Kim?

29K 1.8K 107
                                    

Bırak gün yanından geçip gitsin,
Yarın şansını yeniden denersin.
Bırak yıldızlar kayıp gitsin,
Yarın başka bir dilek dilersin...

        Özdemir Asaf









Uçağın kapıları açıldığında içindeki büyük özlemle ayak basmıştı yok saydığı topraklara. Yıllarca kaçmış, bu topraklarda yaşayan ve var olan herkesten ve her şeyden kendini soyutlamış, bir başına bırakmıştı.

Tam 28 yıl sonra gelmişti baba toprağına. Ama her ne kadar yok saydıysa da, onca geçen zaman onu yine toprağına çekmişti.

Kimselere söylememişti geleceğini. Gerçi söyleyeceği kimi kalmıştı ki? Yıllarca ne ailesinin arayıp sormuş, ne de onlara kendinden bir haber yollamıştı.

Ara sıra karşılaştığı kişilerden istemeden de, olsa ailesinden haberler alıyor, ne olursa olsun, iyi ya da kötü bir kez bile olsa aramamıştı. Hep başkalarından duymuştu ailesi ile alakalı şeyleri.

Öyle ki 28 yıldır ne kardeşlerinin ne de ailesinden birinin resmini bile görmemişti. Sadece isimlerini biliyordu. O kadar.

Urfa' ya gelir gelmez ilk iş olarak, onu bu topraklardan ayıran içindeki yangının sahibini görmeye gitmişti.

Geldiği eski Halfetî mezarlığında çok zor bulmuştu ilk ve son aşkını. İlk gün gibi yanmıştı canı. Yakıp kül etmişti. Yavaşça yere çökmüş, önce elini gönül yarasının adının işlendiği soğuk mermerde dolaştırmış, ardından çiçek açan toprağı avuçlamıştı.

Saniyeler dakikalara, dakikalar saatlere dönmüş, ama adam toprağı avuçladığı gibi sessizce akıtmıştı göz yaşlarını. Hava kararmaya başladığında duyduğu ağlama sesi ile etrafına bakmış, ama kimseyi görememişti. Ardından kendini toparlayarak yerinden kalkmış, avucunda tuttuğu toprak ile yürümeye başlamıştı.

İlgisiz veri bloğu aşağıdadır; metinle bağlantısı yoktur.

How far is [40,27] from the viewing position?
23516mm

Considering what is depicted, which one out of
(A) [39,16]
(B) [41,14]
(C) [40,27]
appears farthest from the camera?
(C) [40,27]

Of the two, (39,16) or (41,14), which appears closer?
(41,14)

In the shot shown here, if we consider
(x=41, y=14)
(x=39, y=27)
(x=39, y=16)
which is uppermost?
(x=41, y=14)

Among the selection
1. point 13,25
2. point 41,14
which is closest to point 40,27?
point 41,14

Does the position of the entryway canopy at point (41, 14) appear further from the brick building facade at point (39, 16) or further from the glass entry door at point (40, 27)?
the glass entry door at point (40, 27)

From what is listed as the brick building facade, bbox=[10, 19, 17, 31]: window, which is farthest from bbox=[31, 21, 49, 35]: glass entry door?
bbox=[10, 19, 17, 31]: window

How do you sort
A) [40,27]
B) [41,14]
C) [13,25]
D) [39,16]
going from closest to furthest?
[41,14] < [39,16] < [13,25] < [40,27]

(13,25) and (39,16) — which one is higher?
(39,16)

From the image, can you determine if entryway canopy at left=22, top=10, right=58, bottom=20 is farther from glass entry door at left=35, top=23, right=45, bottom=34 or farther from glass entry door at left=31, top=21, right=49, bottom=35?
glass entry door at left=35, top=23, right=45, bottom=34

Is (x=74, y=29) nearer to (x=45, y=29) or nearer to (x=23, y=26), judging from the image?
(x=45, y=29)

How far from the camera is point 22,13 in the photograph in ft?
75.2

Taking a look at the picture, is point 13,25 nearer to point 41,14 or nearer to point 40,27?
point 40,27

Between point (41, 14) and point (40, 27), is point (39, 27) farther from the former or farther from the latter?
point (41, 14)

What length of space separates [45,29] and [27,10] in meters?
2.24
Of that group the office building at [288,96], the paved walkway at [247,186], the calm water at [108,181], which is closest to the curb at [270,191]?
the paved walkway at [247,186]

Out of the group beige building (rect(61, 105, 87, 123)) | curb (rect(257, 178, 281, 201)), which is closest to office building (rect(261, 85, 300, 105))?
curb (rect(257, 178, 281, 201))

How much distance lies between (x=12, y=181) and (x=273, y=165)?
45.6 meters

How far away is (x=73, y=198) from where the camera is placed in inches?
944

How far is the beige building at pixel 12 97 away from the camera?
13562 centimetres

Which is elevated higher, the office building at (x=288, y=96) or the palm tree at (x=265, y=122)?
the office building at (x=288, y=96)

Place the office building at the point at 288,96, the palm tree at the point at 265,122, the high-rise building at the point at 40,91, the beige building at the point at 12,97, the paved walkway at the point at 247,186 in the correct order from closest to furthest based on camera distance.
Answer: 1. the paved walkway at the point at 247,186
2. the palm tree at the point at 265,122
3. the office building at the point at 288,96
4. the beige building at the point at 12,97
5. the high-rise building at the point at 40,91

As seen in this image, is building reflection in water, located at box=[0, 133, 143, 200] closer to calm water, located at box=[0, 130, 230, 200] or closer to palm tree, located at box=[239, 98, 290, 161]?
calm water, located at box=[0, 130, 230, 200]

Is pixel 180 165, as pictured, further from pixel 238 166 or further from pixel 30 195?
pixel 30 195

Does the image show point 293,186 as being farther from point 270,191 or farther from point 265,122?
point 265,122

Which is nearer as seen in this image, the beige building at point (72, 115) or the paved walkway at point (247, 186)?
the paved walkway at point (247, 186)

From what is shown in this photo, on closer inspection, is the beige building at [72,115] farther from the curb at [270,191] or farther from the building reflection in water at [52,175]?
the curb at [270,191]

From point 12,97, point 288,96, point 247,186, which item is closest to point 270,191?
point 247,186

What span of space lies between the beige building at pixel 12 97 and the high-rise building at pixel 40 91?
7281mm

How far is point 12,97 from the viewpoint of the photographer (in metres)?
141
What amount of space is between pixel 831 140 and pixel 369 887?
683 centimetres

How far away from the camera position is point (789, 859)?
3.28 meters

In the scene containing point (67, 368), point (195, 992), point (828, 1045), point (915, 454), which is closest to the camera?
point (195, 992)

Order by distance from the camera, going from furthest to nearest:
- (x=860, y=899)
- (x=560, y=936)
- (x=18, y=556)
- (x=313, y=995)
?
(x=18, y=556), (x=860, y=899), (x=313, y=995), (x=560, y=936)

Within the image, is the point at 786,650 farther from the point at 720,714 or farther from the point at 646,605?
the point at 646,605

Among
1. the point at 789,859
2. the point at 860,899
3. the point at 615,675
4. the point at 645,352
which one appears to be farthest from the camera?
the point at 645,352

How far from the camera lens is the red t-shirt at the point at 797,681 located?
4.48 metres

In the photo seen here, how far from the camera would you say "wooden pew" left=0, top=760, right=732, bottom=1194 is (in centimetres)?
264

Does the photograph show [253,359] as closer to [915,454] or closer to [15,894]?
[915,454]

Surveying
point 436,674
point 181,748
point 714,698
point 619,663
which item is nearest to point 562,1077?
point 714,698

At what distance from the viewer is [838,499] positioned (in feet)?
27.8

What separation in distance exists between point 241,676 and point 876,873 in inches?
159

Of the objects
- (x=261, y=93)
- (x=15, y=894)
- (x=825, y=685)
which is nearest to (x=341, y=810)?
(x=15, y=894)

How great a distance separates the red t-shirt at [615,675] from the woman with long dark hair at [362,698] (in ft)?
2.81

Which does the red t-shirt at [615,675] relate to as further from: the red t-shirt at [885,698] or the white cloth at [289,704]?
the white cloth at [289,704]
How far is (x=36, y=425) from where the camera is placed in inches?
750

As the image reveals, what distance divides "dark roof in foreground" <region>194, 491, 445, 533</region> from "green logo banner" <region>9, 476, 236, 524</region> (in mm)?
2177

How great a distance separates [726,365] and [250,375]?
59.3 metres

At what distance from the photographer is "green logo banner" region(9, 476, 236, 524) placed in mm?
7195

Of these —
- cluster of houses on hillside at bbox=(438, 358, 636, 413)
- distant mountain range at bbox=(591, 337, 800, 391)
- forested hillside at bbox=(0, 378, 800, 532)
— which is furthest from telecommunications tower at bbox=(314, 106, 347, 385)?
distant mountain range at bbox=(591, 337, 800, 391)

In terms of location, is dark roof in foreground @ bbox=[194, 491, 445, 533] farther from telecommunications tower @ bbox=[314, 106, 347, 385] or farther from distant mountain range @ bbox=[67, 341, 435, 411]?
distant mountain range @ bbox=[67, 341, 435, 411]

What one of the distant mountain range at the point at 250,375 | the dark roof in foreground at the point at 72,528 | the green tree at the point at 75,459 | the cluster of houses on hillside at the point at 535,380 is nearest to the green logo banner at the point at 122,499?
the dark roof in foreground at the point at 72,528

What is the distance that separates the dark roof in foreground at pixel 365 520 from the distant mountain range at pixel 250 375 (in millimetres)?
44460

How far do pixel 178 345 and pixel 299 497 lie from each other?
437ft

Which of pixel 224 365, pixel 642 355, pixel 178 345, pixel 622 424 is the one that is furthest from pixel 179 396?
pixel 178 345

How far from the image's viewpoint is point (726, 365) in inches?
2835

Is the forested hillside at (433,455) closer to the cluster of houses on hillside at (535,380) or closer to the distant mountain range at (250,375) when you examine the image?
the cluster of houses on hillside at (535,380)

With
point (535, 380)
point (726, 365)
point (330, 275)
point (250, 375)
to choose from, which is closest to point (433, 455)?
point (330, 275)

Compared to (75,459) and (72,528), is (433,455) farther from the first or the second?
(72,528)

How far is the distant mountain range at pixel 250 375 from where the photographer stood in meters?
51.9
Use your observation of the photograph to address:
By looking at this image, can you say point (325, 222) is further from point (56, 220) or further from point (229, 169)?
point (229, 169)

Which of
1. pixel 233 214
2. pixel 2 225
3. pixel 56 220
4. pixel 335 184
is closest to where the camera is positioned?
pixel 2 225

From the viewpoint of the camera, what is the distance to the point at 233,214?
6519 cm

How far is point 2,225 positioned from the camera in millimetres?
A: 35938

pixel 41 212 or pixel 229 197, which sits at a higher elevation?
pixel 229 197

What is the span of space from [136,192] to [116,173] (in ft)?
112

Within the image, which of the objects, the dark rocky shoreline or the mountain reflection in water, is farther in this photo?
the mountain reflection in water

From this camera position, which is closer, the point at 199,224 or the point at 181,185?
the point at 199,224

Mezarlığın çıkışına yaklaştığı sırada ağacın dibine oturan bir kadın görmüş, yolun biraz daha sağından yürüyerek kadının yanından geçmişti ama içindeki bir ses, arkasını döndürmüş, o zaman görmüştü, kadın kilitlenmiş ve sadece önüne baktığını.





***************



Mirza, duyduğu şey ile şok olmuş, annesine bakmaya başlamıştı. Duyduğu şey ile sanki beyni düşünme yitisini kaybetmişti.

Duyduğu şey beyninde tam anlamıyla yarini bulduğunda, tüm bedenini korku hakim olmuş, soluğunu kesmişti.

" Ne demek Rozalin yok? " demişti zor da olsa.

" Sabah sen gittikten sonra, Zelal'in üstüne çay dökülmüş, Rozalin' de Azad ile birlikte hastahaneye götürdüler. "

" Pansuman yapılırken, amcamı göreceğim dedi ve yukarı, servise çıktı. " demişti Azad korkulu sesi ile.

Mirza soluksuz kalarak annesinden bakışlarını çekerek konuşan Azad'a bakmıştı. Ardından içini saran öfke ile;

" Neden benim şimdi haberim oluyor o zaman? Neden beni aramadınız? " demişti öfke ile sesini yüksek çıkmasına aldırmadan.

" Telefonun kapalı olmasaydı haberin olurdu Mirza! " demişti sinirle Ruken araya girerek.

Mirza, ablasının söylediği şeyden sonra gözlerini kapatmış, sıkıntılı bir nefes almıştı. Sabah hastahaneden çıktıktan sonra, şehrin biraz dışında olan çiftliği gitmiş, tüm gün atıyla dolaşmış, telefonuna hiç bakmamıştı. Aklına gelen şey ile korkuyla gözlerini açmış Azad'a dönmüştü.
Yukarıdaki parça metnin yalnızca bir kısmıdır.